I am using scala version 2.12 with spark standalone cluster version 3.3.2.
The way Pregel API works is that it have a first superstep which process the initial message on each vertex of the graph, and then another superstep which operates repeatedly on the graph on each vertex which received a message in the previous step.
When I debug the program, I notice that the VertexProperty for the vertices in the graph updates after the first superstep. Then, it is able to compute the next set of message and send them to the destination vertices, where they also gets applied. However, the change that was applied to the vertices in the last VertexProgram based on message received, is lost on the next iteration of SendMessage, so no more messages are send and algorithm terminate pre-maturily.
Following is the code
class VertexProperty(var typeName: String, var name: String) extends Serializable {
var srcVertexIdsForShortcut: Set[VertexId] = Set.empty[VertexId]
}
class EdgeProperty(var label: String, var srcType: String, var destType: String) extends Serializable {
}
class Message(var shortcutLabel: String) extends Serializable {
var srcVertexIds: Set[VertexId] = Set.empty[VertexId]
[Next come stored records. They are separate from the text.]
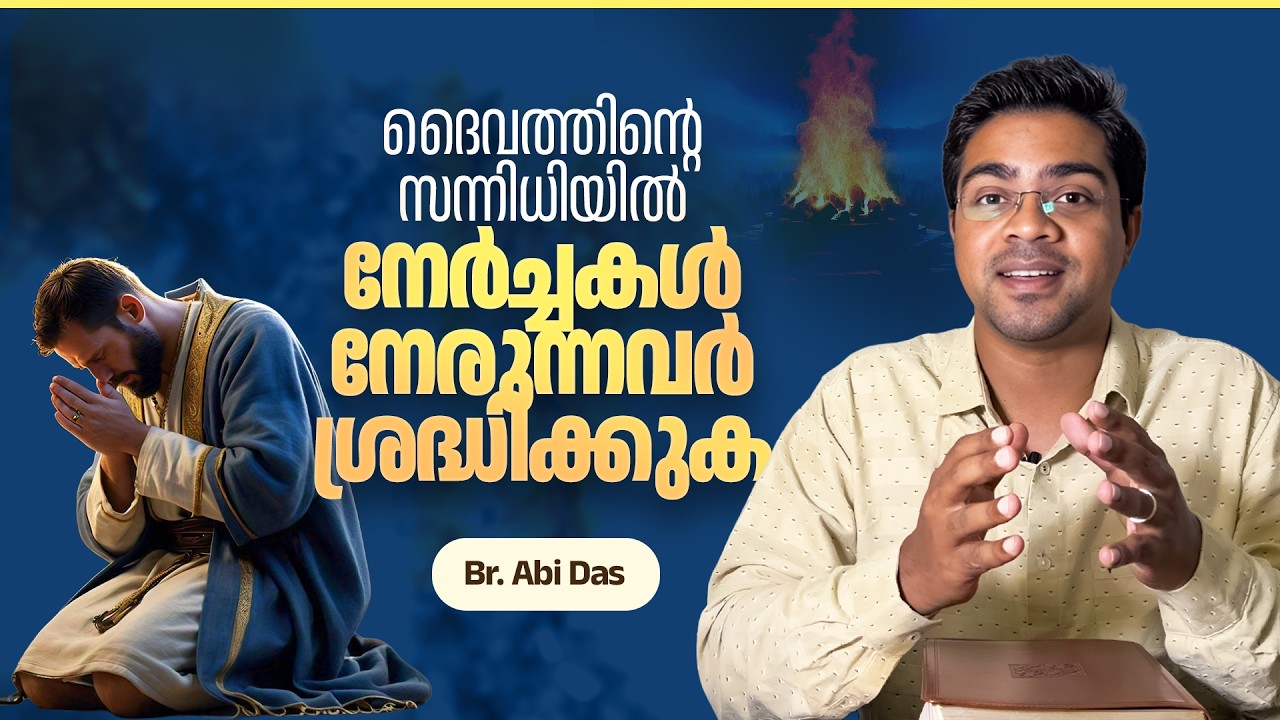 ദൈവത്തിന്റെ സന്നിധിയിൽ നേർച്ചകൾ നേരുന്നവർ ശ്രദ്ധിക്കുക | Evg. Abi Das | Daily Devotional #359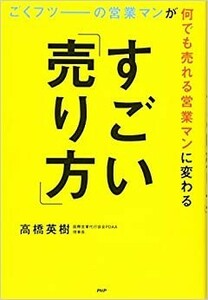 ごくフツーの営業マンが何でも売れる営業マンに変わるすごい「売り方」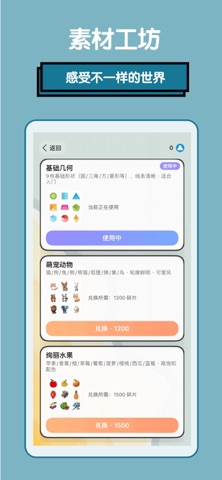 趣独社-趣味数独领红包极速版&经典九宫格&欢乐解压&数字填格 iPhone screenshot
def this(shortcutLabel: String, srcVertexIds: Set[VertexId]) = {
this(shortcutLabel)
this.srcVertexIds ++= srcVertexIds
}
}
object VertexProgram extends Serializable {
def apply(vertexId: VertexId, vertexProperty: VertexProperty, message: Message): VertexProperty = {
// on initial message, for source vertex type, add the vertex id into the srcVerticesForShortcut
if (message.srcVertexIds.isEmpty && vertexProperty.typeName.equals("Workbook")) {
vertexProperty.srcVertexIdsForShortcut += vertexId
}
// on receiving a message with vertex ids, add them to the srcVerticesForShortcut
vertexProperty.srcVertexIdsForShortcut ++= message.srcVertexIds
vertexProperty
}
}
class SendMessage(var shortcutModel: ShortcutModel) extends Serializable {
def apply(edgeTriplet: EdgeTriplet[VertexProperty, EdgeProperty]): Iterator[(VertexId, Message)] = {
val matchingEdgePropertyInModel = shortcutModel.isInModel(edgeTriplet)
if (matchingEdgePropertyInModel.isEmpty) {
Iterator.empty
} else {
val isReversed = matchingEdgePropertyInModel.get.label.startsWith("-")
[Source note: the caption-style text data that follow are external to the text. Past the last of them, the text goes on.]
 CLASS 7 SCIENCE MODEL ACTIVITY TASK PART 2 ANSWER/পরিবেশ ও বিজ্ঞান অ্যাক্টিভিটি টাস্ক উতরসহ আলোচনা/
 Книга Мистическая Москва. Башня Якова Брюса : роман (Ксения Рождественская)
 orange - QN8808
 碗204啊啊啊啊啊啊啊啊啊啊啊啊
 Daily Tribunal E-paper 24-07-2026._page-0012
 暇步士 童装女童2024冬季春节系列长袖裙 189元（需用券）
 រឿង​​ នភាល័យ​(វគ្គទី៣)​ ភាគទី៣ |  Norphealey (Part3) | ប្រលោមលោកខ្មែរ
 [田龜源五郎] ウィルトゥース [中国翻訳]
val srcAttr = if (isReversed) edgeTriplet.dstAttr else edgeTriplet.srcAttr
val dstAttr = if (isReversed) edgeTriplet.srcAttr else edgeTriplet.dstAttr
val diff = srcAttr.srcVertexIdsForShortcut.diff(dstAttr.srcVertexIdsForShortcut)
if (diff.nonEmpty) {
Iterator.single(if (isReversed) edgeTriplet.srcId else edgeTriplet.dstId, new Message(shortcutModel.shortcutLabel, diff))
} else {
Iterator.empty
}
}
}
}
object MergeMessage extends Serializable {
def apply(message1: Message, message2: Message): Message = {
val merged = new Message(message1.shortcutLabel)
merged.srcVertexIds ++= message1.srcVertexIds
merged.srcVertexIds ++= message2.srcVertexIds
merged
}
}
/**
create a graph with mock data = Graph[VertexProperty, EdgeProperty]
*/
val graphWithShortcuts =
Pregel(graph, new Message("upstreamDatabases"), 10)(
VertexProgram.apply,
new SendMessage(shortcutModelBroadcast.value).apply,
MergeMessage.apply)
I expect the algorithm to continue to iterate along a path in the graph, however, due to lost update after first iteration, the algorithm stops. I tried the implementation both in Java and scala, believing there might be some issue with Java implementation of Pregel in Spark GraphX, but I see the same results. Hence, something fundamentatly is missing in my implementation.
Could it have something to with VertexProperty class itself and how it is getting updated in VertexProgram? Examples of Pregel implementation I have found online, all work on simple graphs like Graph[Int, Int] or some other primitive type. In my case, the VertexProperty class is more complex and I am wondering if I am not updating it in the right way.